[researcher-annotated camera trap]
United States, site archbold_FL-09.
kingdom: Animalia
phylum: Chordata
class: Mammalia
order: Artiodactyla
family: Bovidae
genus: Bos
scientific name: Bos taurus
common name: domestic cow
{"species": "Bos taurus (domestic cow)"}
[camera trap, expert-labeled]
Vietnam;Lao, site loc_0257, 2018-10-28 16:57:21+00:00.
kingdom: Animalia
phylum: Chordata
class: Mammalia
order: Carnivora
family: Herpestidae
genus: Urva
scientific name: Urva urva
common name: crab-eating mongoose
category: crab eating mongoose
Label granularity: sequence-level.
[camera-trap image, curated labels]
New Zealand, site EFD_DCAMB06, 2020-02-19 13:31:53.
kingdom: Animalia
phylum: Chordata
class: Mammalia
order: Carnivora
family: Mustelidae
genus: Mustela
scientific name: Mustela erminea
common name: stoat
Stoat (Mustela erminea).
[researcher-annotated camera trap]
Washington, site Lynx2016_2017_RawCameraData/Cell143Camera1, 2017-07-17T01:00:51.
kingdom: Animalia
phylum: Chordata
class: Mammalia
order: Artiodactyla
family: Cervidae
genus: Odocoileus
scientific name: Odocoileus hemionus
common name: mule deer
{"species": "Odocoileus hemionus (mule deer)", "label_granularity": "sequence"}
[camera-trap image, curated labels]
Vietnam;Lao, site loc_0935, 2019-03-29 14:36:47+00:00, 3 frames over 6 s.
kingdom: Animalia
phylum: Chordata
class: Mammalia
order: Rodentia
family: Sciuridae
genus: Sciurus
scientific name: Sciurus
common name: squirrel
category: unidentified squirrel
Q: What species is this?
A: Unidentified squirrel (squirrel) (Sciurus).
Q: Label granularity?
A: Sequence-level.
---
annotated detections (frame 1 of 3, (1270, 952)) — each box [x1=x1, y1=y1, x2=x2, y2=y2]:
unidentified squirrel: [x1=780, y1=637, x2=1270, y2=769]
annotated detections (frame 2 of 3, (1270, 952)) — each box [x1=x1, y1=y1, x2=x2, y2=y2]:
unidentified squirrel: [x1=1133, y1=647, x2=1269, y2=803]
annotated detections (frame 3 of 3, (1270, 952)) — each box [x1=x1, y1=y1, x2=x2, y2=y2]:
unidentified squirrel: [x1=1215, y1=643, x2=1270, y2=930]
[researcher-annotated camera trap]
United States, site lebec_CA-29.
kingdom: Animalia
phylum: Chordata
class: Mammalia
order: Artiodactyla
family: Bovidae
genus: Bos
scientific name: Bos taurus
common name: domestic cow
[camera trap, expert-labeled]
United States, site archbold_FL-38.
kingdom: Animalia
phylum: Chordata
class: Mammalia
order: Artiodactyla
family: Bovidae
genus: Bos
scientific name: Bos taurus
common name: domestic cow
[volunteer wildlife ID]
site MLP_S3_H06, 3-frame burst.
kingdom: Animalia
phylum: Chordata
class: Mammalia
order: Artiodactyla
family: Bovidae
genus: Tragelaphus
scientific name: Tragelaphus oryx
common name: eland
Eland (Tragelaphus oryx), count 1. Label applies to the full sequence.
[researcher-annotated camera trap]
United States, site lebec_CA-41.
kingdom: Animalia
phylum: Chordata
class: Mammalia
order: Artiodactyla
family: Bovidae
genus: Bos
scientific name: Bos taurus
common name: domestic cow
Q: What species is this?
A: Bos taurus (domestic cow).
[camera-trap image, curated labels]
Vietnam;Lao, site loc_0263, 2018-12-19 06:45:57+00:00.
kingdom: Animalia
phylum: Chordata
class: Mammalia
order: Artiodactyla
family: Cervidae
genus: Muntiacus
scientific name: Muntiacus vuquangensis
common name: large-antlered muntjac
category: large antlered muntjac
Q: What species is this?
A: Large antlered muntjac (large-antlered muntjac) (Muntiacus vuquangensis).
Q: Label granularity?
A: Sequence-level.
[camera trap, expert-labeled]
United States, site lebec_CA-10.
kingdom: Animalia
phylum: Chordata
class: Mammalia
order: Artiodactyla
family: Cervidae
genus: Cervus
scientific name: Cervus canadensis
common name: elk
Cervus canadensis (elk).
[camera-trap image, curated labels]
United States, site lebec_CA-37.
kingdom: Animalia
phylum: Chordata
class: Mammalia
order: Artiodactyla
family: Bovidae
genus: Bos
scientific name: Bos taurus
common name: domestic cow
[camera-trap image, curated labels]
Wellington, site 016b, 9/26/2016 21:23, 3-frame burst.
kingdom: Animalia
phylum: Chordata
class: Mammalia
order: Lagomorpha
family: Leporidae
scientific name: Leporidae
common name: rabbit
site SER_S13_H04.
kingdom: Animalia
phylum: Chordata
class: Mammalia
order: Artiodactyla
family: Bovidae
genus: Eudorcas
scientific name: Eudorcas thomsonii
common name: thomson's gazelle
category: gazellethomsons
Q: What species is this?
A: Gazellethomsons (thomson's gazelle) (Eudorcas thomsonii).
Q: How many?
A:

====

**TASK ITEM**.
Faithfully reproduce all of the records, character for character.

**SOLUTION TO THIS TASK**.
[researcher-annotated camera trap]
United States, site archbold_FL-09.
kingdom: Animalia
phylum: Chordata
class: Mammalia
order: Artiodactyla
family: Bovidae
genus: Bos
scientific name: Bos taurus
common name: domestic cow
{"species": "Bos taurus (domestic cow)"}
[camera trap, expert-labeled]
Vietnam;Lao, site loc_0257, 2018-10-28 16:57:21+00:00.
kingdom: Animalia
phylum: Chordata
class: Mammalia
order: Carnivora
family: Herpestidae
genus: Urva
scientific name: Urva urva
common name: crab-eating mongoose
category: crab eating mongoose
Label granularity: sequence-level.
[camera-trap image, curated labels]
New Zealand, site EFD_DCAMB06, 2020-02-19 13:31:53.
kingdom: Animalia
phylum: Chordata
class: Mammalia
order: Carnivora
family: Mustelidae
genus: Mustela
scientific name: Mustela erminea
common name: stoat
Stoat (Mustela erminea).
[researcher-annotated camera trap]
Washington, site Lynx2016_2017_RawCameraData/Cell143Camera1, 2017-07-17T01:00:51.
kingdom: Animalia
phylum: Chordata
class: Mammalia
order: Artiodactyla
family: Cervidae
genus: Odocoileus
scientific name: Odocoileus hemionus
common name: mule deer
{"species": "Odocoileus hemionus (mule deer)", "label_granularity": "sequence"}
[camera-trap image, curated labels]
Vietnam;Lao, site loc_0935, 2019-03-29 14:36:47+00:00, 3 frames over 6 s.
kingdom: Animalia
phylum: Chordata
class: Mammalia
order: Rodentia
family: Sciuridae
genus: Sciurus
scientific name: Sciurus
common name: squirrel
category: unidentified squirrel
Q: What species is this?
A: Unidentified squirrel (squirrel) (Sciurus).
Q: Label granularity?
A: Sequence-level.
---
annotated detections (frame 1 of 3, (1270, 952)) — each box [x1=x1, y1=y1, x2=x2, y2=y2]:
unidentified squirrel: [x1=780, y1=637, x2=1270, y2=769]
annotated detections (frame 2 of 3, (1270, 952)) — each box [x1=x1, y1=y1, x2=x2, y2=y2]:
unidentified squirrel: [x1=1133, y1=647, x2=1269, y2=803]
annotated detections (frame 3 of 3, (1270, 952)) — each box [x1=x1, y1=y1, x2=x2, y2=y2]:
unidentified squirrel: [x1=1215, y1=643, x2=1270, y2=930]
[researcher-annotated camera trap]
United States, site lebec_CA-29.
kingdom: Animalia
phylum: Chordata
class: Mammalia
order: Artiodactyla
family: Bovidae
genus: Bos
scientific name: Bos taurus
common name: domestic cow
[camera trap, expert-labeled]
United States, site archbold_FL-38.
kingdom: Animalia
phylum: Chordata
class: Mammalia
order: Artiodactyla
family: Bovidae
genus: Bos
scientific name: Bos taurus
common name: domestic cow
[volunteer wildlife ID]
site MLP_S3_H06, 3-frame burst.
kingdom: Animalia
phylum: Chordata
class: Mammalia
order: Artiodactyla
family: Bovidae
genus: Tragelaphus
scientific name: Tragelaphus oryx
common name: eland
Eland (Tragelaphus oryx), count 1. Label applies to the full sequence.
[researcher-annotated camera trap]
United States, site lebec_CA-41.
kingdom: Animalia
phylum: Chordata
class: Mammalia
order: Artiodactyla
family: Bovidae
genus: Bos
scientific name: Bos taurus
common name: domestic cow
Q: What species is this?
A: Bos taurus (domestic cow).
[camera-trap image, curated labels]
Vietnam;Lao, site loc_0263, 2018-12-19 06:45:57+00:00.
kingdom: Animalia
phylum: Chordata
class: Mammalia
order: Artiodactyla
family: Cervidae
genus: Muntiacus
scientific name: Muntiacus vuquangensis
common name: large-antlered muntjac
category: large antlered muntjac
Q: What species is this?
A: Large antlered muntjac (large-antlered muntjac) (Muntiacus vuquangensis).
Q: Label granularity?
A: Sequence-level.
[camera trap, expert-labeled]
United States, site lebec_CA-10.
kingdom: Animalia
phylum: Chordata
class: Mammalia
order: Artiodactyla
family: Cervidae
genus: Cervus
scientific name: Cervus canadensis
common name: elk
Cervus canadensis (elk).
[camera-trap image, curated labels]
United States, site lebec_CA-37.
kingdom: Animalia
phylum: Chordata
class: Mammalia
order: Artiodactyla
family: Bovidae
genus: Bos
scientific name: Bos taurus
common name: domestic cow
[camera-trap image, curated labels]
Wellington, site 016b, 9/26/2016 21:23, 3-frame burst.
kingdom: Animalia
phylum: Chordata
class: Mammalia
order: Lagomorpha
family: Leporidae
scientific name: Leporidae
common name: rabbit
site SER_S13_H04.
kingdom: Animalia
phylum: Chordata
class: Mammalia
order: Artiodactyla
family: Bovidae
genus: Eudorcas
scientific name: Eudorcas thomsonii
common name: thomson's gazelle
category: gazellethomsons
Q: What species is this?
A: Gazellethomsons (thomson's gazelle) (Eudorcas thomsonii).
Q: How many?
A:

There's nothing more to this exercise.